Short exercise 1:
By what percentage did ad pricing fall, according to the Pinterest earnings article?
Short exercise 2:
In the Pinterest earnings article, list every figure in the paragraph that begins "Pinterest's third-quarter revenue came in at".
Short exercise 3:
Translate this sentence from the Pinterest earnings article into Spanish: "Monthly active users rose 12% to 600 million, which was higher than expected."

Document:
Analyst Brian White described the situation as “Worthy of a Weak Wednesday,” pointing to a tougher environment in some advertising areas and rising worries about competition in the age of generative AI. He said these challenges have pushed the firm to take a more cautious stance on Pinterest.
Pinterest’s third-quarter revenue came in at $1.049 billion, just below Monness’s estimate of $1.062 billion. Adjusted EBITDA was $306.1 million, with a margin of 29.2%. Earnings per share were $0.38, missing the forecast of $0.43.
White said the tone of the company’s earnings call felt “downbeat,” with management sounding cautious about ad spending among large U.S. retailers and possible tariff impacts on the home furnishings market. He also noted that Pinterest avoided giving clear details about its long-term revenue goals.
There were some bright spots. Monthly active users rose 12% to 600 million, which was higher than expected. Growth was seen across all regions. However, ad pricing fell by 24%, which offset the higher ad impressions.
Looking ahead, Monness cut its fourth-quarter revenue estimate to $1.335 billion from $1.365 billion and lowered its EPS forecast to $0.66 from $0.73. The firm warned that competition in the digital ad market remains tough and the overall business environment is still uncertain.

(Records)
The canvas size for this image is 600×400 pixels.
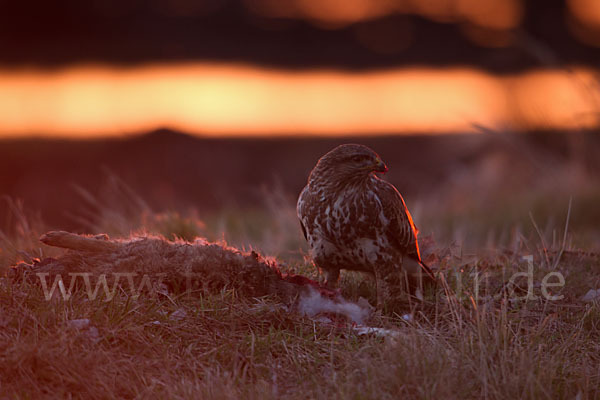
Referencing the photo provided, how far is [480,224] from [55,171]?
6527mm

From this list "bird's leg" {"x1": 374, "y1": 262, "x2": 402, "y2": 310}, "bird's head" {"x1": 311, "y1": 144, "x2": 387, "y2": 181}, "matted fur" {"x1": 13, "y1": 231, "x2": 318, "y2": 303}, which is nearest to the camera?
"matted fur" {"x1": 13, "y1": 231, "x2": 318, "y2": 303}

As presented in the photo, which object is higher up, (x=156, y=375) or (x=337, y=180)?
(x=337, y=180)

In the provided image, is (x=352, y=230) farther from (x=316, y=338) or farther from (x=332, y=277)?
(x=316, y=338)

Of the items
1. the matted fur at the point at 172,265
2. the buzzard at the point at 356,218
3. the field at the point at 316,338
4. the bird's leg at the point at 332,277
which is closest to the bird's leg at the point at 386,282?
the buzzard at the point at 356,218

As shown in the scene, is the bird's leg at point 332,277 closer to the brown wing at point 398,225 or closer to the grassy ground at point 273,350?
the grassy ground at point 273,350

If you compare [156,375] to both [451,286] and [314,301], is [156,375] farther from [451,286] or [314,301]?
[451,286]

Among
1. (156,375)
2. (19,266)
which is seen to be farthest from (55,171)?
(156,375)

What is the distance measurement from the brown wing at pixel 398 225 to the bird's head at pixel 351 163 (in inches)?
6.7

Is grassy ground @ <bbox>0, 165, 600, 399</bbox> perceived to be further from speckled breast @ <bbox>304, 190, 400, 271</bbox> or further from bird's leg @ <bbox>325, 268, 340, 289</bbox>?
speckled breast @ <bbox>304, 190, 400, 271</bbox>

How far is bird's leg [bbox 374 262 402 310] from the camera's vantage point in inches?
170

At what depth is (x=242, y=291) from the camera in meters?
4.01

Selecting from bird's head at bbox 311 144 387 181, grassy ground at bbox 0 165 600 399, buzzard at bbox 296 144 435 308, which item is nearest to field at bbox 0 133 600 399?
grassy ground at bbox 0 165 600 399

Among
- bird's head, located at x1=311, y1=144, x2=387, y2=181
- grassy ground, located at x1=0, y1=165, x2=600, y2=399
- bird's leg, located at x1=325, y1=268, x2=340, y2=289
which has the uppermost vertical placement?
bird's head, located at x1=311, y1=144, x2=387, y2=181

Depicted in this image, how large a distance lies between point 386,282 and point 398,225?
37cm
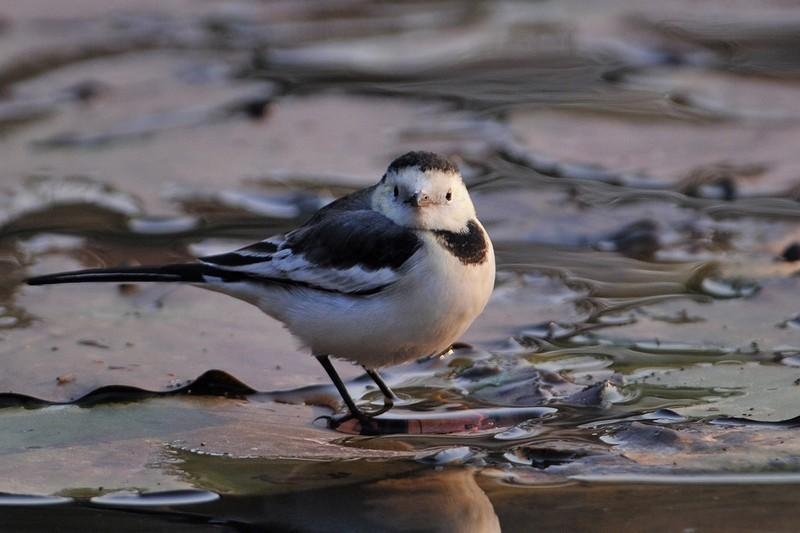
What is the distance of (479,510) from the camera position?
4211 mm

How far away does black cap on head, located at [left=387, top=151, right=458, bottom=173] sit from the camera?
208 inches

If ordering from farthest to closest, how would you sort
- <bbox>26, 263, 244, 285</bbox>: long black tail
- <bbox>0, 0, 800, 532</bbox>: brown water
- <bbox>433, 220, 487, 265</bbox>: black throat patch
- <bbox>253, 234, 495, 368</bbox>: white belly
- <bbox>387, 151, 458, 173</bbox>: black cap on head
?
<bbox>26, 263, 244, 285</bbox>: long black tail < <bbox>387, 151, 458, 173</bbox>: black cap on head < <bbox>433, 220, 487, 265</bbox>: black throat patch < <bbox>253, 234, 495, 368</bbox>: white belly < <bbox>0, 0, 800, 532</bbox>: brown water

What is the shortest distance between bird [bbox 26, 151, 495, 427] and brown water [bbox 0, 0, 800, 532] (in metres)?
0.27

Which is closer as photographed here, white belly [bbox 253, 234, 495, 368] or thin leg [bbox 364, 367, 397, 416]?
white belly [bbox 253, 234, 495, 368]

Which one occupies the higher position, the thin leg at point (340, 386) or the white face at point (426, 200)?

Exercise output 1:
24%

Exercise output 2:
$1.049 billion, $1.062 billion, $306.1 million, 29.2%, $0.38, $0.43

Exercise output 3:
Los usuarios activos mensuales aumentaron un 12 % hasta 600 millones, lo que superó lo esperado.